Mozilla’s Twitter bio verbatim reads: “We work to ensure the internet remains a public resource that is open and accessible to all.”

Apparently, the optics of the breach of the Capitol Building were all it took for a company to change its mission from “offer free access to information” to “suppress more people.”

Following the shameful incursion on Wednesday at the Capitol, the institutional leftists who run and control essentially every aspect of our society have spent their days pretending the event was the absolute worst thing that has ever occurred — even though we all know it wasn’t.

Like everything leftists do when they think they’ve hit the public vein, they’ve gone overboard and missed the mark. Big Tech is now calling to neutralize the voices of people who are already angry because they feel like they aren’t allowed to express themselves.

It doesn’t seem likely to end well for anyone when censorship is no longer enough.

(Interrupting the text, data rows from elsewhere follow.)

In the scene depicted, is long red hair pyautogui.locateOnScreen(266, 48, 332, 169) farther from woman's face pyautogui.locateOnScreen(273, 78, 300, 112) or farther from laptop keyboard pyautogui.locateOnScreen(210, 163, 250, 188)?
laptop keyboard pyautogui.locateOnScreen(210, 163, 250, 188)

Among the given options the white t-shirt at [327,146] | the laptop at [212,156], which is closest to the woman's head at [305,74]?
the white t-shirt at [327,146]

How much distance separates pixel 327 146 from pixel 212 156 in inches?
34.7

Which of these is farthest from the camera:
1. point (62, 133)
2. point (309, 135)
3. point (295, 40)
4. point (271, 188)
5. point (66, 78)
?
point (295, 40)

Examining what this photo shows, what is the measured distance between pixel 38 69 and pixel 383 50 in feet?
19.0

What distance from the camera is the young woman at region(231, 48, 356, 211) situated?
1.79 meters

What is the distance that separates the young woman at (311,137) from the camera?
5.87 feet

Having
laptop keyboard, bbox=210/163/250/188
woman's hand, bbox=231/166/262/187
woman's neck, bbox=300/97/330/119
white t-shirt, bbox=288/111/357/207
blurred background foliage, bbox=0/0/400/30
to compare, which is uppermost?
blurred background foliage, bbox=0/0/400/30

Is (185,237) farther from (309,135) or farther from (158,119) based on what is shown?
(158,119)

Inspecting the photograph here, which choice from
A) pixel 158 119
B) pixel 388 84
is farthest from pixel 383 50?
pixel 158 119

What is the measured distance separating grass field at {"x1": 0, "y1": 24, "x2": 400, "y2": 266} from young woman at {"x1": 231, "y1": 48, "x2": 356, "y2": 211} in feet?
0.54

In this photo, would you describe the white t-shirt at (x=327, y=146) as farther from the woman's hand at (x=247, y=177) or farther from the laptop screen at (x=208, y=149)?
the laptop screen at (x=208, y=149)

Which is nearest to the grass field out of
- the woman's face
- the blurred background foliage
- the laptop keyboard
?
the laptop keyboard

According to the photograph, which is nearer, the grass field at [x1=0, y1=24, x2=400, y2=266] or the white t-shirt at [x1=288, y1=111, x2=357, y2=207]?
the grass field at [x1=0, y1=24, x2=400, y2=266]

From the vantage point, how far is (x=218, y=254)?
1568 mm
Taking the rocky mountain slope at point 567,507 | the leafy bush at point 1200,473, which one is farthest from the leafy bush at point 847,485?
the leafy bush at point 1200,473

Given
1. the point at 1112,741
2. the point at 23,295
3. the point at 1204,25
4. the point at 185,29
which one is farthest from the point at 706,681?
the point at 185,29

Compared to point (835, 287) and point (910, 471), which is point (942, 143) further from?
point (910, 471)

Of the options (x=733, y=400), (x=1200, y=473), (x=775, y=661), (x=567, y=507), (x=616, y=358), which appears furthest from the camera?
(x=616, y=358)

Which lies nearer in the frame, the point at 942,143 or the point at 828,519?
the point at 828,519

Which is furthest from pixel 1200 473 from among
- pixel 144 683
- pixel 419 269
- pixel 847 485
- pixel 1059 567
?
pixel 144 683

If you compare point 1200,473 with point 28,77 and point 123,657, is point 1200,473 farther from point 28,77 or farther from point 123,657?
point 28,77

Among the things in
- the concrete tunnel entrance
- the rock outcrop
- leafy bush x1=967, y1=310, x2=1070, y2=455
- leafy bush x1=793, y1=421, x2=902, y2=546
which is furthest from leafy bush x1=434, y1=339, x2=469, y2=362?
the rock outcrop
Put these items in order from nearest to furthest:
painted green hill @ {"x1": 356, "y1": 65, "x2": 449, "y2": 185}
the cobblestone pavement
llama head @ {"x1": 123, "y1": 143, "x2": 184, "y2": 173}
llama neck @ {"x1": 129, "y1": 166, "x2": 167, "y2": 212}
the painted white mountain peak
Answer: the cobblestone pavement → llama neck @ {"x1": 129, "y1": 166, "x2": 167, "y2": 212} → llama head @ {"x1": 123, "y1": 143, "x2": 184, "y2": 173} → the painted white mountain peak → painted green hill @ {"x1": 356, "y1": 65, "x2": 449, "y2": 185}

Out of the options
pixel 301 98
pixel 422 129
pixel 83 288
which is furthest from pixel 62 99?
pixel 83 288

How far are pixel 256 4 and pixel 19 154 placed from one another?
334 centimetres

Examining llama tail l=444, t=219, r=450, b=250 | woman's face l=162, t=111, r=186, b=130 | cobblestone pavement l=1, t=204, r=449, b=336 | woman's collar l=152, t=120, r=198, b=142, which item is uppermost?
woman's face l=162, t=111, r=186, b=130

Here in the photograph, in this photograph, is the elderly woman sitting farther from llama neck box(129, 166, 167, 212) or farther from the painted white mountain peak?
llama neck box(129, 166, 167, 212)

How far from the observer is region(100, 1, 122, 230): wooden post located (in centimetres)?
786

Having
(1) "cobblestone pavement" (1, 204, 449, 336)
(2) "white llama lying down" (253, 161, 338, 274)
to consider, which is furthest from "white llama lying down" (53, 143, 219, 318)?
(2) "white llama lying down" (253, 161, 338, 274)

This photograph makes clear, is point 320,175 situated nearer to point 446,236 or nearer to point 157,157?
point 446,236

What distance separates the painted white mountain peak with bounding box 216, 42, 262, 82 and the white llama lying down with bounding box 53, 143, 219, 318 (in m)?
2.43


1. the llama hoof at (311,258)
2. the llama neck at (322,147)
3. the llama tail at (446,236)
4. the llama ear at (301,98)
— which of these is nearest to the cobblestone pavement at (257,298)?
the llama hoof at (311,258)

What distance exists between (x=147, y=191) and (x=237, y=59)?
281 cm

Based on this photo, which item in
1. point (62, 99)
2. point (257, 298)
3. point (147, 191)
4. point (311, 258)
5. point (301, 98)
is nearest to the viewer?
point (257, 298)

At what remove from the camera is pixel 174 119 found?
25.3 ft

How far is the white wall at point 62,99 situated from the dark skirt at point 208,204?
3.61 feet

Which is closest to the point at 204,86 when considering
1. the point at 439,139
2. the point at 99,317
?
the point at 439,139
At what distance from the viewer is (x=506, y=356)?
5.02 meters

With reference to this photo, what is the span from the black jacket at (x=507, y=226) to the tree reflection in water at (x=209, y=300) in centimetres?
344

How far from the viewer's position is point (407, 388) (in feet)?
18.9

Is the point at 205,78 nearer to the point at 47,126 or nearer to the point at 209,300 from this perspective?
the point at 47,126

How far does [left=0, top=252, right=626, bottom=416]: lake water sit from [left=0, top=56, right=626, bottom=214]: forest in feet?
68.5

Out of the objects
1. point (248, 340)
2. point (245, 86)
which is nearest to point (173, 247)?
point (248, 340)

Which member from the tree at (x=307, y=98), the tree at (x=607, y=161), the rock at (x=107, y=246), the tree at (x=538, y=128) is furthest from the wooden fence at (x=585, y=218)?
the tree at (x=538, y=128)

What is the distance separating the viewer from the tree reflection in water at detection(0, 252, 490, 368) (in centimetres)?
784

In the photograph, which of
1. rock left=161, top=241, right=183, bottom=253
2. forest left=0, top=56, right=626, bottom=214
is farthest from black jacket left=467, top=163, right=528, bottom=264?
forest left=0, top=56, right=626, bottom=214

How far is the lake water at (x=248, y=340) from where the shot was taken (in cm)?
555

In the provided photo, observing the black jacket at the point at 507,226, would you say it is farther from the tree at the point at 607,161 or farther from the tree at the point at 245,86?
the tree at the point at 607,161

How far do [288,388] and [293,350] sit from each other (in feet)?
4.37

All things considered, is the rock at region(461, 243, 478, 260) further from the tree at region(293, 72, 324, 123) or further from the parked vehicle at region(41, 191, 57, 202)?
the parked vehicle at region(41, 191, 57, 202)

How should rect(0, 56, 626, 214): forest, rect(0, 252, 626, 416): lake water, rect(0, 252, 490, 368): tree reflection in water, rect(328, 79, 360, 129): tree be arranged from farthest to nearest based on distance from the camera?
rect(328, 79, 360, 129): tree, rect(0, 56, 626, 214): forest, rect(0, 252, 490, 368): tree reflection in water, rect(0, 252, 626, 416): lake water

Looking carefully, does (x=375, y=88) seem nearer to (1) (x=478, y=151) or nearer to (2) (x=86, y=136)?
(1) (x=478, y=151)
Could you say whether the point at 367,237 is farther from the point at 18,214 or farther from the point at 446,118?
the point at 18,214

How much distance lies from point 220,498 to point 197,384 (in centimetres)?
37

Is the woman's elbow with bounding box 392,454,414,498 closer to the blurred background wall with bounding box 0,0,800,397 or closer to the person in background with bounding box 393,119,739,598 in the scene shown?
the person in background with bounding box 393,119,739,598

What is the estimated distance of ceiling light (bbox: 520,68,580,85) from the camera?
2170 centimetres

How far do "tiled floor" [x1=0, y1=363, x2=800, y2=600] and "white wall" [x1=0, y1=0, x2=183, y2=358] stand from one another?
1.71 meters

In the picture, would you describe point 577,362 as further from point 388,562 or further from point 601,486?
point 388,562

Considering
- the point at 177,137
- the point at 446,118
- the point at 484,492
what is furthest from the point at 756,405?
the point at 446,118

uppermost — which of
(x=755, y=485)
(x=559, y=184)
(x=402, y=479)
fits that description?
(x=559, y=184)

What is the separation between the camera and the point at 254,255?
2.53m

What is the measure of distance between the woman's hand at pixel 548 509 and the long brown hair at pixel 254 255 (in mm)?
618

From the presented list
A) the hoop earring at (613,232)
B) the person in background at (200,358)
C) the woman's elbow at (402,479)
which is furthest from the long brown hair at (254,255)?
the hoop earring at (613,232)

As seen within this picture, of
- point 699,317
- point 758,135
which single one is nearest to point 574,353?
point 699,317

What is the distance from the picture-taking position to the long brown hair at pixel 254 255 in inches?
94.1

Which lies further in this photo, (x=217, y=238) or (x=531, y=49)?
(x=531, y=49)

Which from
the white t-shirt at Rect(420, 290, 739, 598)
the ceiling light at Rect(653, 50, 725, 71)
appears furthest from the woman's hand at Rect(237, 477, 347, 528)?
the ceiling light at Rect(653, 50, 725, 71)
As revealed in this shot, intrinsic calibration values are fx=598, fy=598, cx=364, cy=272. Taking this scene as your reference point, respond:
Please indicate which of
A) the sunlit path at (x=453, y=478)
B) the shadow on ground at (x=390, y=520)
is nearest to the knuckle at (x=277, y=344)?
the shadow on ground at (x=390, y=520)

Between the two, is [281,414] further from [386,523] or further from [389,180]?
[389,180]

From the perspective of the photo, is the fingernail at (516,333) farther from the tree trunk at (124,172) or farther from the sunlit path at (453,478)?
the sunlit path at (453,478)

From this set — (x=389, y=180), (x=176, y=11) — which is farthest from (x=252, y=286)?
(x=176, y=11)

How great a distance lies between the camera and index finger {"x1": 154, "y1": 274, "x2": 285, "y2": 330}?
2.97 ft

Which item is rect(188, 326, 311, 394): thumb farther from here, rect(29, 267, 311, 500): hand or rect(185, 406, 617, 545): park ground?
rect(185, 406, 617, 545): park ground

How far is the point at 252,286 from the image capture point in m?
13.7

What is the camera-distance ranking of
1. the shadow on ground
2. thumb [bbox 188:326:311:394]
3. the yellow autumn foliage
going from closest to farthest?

And it’s probably not a coincidence either that the day Twitter took action against Trump and Mozilla proposed weaponizing the internet against conservatism, that Apple and Google decided to target the free speech platform Parler. The future of the app is now in doubt.

Do you think social media platforms should be broken up and/or regulated?

The heavy-handed and apparently coordinated response to the actions taken by so few people on Wednesday in Washington, D.C. shows the hypocrisy of corporate America, the Democrats and tech oligarchs. Where was this censorship and dehumanization of people when leftists spent 2020 burning down small businesses during murderous riots?

An angry mob is the worst thing on the earth if it can be connected to conservatives and especially to the president. Never mind 99.99 percent of us had nothing to do with what happened.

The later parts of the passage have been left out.